Please count the lines in the listing below where the word "ПНТЗ" appears. Give the number only.

--- START ---

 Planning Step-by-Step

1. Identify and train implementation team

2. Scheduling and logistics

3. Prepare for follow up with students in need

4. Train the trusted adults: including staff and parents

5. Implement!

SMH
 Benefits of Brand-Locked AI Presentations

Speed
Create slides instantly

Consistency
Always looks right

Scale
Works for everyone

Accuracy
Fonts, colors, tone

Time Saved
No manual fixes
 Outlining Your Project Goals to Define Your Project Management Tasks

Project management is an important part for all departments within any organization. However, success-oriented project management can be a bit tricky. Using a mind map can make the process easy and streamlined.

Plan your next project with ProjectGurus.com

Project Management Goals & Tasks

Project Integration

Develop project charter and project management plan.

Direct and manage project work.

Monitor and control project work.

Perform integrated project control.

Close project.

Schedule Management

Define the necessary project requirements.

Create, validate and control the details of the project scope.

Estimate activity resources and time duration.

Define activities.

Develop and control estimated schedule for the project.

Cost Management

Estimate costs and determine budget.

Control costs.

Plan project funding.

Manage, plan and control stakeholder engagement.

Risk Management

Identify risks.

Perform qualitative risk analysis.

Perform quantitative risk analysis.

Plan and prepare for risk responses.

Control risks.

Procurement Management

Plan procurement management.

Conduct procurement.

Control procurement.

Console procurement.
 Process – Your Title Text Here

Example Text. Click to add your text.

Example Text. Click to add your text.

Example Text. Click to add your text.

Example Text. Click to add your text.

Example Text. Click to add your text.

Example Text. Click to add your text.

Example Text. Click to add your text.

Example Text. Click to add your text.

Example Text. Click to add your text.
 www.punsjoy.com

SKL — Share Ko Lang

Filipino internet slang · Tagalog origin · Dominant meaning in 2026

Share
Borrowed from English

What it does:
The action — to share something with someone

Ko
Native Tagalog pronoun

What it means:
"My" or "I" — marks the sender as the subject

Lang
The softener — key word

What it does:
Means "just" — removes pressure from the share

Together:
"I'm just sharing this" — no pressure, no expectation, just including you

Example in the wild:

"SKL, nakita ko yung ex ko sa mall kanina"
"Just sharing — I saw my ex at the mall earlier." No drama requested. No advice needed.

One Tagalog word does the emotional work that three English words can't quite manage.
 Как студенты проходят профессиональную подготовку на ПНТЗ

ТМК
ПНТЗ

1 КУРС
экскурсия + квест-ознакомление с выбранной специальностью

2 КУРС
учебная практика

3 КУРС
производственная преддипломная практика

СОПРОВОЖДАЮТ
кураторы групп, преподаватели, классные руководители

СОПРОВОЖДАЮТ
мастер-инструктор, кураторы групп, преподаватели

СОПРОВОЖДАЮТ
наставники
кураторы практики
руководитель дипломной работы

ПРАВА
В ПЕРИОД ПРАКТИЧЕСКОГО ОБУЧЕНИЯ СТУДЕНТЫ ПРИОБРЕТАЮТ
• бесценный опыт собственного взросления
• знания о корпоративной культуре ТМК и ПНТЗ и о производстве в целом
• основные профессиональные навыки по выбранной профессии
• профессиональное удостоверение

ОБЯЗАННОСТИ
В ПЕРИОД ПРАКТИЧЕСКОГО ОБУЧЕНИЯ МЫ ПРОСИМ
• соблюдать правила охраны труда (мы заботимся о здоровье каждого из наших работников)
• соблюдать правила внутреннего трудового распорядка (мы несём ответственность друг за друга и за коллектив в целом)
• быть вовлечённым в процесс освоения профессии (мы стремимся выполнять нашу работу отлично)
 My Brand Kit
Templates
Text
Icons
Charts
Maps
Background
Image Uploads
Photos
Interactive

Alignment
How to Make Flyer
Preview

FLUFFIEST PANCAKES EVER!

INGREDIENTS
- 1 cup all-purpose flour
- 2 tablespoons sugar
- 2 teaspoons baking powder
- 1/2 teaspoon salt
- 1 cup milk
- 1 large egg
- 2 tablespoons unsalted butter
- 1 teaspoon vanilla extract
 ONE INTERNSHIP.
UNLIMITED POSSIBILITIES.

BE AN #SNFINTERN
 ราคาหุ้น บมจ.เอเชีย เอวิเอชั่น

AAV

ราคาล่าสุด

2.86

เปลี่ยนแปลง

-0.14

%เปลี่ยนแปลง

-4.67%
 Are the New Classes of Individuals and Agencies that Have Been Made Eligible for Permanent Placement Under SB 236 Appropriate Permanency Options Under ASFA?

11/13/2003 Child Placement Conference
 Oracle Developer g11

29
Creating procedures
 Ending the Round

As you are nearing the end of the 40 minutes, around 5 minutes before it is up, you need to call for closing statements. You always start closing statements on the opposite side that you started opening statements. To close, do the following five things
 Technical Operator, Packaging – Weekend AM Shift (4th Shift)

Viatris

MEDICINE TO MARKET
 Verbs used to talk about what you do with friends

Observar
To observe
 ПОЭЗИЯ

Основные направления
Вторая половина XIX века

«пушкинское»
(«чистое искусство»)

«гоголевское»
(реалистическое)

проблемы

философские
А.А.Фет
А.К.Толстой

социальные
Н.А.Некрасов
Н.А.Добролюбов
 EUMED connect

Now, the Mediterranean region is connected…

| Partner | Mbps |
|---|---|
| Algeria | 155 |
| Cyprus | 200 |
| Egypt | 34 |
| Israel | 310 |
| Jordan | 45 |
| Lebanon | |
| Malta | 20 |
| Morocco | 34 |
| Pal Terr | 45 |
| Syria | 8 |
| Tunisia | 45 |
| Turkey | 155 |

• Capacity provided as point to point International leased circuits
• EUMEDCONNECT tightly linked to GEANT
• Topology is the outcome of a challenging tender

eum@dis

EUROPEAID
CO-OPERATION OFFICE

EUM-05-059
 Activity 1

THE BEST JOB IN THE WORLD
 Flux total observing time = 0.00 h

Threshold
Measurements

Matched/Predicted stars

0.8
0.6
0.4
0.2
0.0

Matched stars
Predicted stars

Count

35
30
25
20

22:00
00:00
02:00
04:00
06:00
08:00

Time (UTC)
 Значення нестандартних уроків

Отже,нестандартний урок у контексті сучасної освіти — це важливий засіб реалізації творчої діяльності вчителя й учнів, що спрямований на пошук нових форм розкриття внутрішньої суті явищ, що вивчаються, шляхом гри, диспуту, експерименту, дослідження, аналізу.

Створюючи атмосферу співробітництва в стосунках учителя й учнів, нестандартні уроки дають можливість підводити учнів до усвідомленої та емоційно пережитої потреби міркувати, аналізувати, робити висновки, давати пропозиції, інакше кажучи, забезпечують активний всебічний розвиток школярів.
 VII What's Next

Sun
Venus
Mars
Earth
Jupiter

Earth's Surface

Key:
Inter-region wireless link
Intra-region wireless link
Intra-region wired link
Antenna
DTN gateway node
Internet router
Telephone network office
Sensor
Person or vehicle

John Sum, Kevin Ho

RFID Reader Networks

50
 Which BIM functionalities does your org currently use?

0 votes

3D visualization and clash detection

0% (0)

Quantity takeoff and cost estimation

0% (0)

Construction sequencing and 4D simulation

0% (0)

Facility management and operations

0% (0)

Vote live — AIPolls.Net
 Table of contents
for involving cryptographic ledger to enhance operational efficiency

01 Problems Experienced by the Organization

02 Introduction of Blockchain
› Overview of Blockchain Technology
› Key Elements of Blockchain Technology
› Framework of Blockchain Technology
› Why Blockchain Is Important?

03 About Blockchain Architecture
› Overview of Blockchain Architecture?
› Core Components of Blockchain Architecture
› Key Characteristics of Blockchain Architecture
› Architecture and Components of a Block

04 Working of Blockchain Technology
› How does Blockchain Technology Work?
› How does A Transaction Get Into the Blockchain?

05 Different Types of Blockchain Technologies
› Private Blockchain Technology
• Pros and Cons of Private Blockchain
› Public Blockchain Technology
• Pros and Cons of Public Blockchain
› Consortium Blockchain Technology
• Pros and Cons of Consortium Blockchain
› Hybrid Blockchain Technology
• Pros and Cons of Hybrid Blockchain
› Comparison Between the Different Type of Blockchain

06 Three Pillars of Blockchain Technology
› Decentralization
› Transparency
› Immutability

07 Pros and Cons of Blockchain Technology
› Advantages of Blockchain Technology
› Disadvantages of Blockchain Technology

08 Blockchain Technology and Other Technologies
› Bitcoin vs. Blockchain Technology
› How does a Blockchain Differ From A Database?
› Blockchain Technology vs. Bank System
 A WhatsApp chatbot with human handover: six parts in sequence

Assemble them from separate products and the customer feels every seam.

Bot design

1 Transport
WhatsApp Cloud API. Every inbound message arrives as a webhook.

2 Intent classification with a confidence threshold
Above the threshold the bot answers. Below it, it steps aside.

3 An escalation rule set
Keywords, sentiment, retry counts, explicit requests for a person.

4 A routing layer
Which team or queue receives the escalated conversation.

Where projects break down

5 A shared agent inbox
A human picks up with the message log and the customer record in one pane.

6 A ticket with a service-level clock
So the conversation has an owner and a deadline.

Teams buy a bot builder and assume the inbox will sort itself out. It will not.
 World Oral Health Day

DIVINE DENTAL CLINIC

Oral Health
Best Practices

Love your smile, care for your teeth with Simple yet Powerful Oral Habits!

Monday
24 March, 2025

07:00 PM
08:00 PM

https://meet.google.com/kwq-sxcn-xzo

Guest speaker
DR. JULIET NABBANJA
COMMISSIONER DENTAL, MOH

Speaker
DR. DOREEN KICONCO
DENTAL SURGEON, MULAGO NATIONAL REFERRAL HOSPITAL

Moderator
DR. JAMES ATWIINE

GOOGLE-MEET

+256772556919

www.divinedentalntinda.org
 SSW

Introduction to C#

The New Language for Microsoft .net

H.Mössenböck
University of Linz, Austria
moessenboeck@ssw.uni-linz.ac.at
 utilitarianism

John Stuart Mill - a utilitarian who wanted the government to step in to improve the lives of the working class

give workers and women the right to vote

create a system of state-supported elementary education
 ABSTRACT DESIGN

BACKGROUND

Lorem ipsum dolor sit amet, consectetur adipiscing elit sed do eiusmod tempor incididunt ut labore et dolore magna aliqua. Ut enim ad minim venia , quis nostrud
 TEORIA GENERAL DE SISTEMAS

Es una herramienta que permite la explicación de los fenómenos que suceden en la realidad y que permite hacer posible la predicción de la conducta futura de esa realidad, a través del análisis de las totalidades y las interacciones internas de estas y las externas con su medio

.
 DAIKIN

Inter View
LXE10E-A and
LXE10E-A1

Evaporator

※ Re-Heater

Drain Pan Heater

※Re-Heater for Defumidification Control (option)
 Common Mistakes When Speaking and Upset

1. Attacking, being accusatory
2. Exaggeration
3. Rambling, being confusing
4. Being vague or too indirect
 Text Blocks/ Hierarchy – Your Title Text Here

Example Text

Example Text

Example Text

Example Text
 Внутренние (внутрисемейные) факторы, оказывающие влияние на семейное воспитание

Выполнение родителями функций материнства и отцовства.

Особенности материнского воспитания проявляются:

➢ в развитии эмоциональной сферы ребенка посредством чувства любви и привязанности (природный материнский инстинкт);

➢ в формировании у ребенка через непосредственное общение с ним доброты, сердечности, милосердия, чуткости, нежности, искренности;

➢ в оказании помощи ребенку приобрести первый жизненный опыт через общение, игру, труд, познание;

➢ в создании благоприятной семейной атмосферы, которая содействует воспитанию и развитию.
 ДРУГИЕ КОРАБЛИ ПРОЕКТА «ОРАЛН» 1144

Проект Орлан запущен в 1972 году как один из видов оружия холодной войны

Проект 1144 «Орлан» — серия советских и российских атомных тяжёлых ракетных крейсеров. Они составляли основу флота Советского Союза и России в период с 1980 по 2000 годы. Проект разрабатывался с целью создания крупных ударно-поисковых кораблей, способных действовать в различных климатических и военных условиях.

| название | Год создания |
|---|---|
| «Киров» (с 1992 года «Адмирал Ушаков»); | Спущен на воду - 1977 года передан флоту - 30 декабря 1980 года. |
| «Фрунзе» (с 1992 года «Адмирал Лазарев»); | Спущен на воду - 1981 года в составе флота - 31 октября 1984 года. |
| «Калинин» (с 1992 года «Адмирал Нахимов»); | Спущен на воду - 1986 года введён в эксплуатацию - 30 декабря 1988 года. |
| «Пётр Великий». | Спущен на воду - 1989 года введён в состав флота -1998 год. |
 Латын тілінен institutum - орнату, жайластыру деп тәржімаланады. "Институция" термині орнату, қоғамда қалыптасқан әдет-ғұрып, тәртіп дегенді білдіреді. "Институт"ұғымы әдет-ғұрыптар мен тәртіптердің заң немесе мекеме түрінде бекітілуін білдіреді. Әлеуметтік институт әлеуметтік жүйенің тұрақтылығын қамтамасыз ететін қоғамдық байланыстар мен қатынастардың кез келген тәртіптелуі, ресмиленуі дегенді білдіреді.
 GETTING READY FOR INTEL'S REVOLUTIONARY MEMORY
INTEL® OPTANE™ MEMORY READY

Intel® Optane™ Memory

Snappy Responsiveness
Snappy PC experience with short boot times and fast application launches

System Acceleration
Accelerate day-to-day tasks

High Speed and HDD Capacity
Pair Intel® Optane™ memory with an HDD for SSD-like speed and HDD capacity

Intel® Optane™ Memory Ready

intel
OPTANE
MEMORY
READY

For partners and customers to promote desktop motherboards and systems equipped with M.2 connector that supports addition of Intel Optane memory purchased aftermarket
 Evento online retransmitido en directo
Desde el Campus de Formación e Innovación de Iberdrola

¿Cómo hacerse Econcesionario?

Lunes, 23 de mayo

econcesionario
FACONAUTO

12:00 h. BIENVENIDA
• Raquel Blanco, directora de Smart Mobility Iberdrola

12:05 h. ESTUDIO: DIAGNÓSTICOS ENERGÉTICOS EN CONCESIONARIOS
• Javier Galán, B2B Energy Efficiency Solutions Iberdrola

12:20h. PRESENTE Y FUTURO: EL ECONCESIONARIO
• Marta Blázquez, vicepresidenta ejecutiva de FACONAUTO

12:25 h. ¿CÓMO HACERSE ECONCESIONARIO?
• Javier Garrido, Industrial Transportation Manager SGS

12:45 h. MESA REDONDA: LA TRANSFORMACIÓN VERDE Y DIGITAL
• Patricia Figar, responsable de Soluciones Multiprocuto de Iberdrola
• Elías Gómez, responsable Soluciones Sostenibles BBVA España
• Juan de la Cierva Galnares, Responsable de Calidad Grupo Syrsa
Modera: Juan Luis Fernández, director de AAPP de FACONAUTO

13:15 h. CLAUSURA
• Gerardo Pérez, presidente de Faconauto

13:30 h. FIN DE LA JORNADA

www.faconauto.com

--- END ---

Reply
3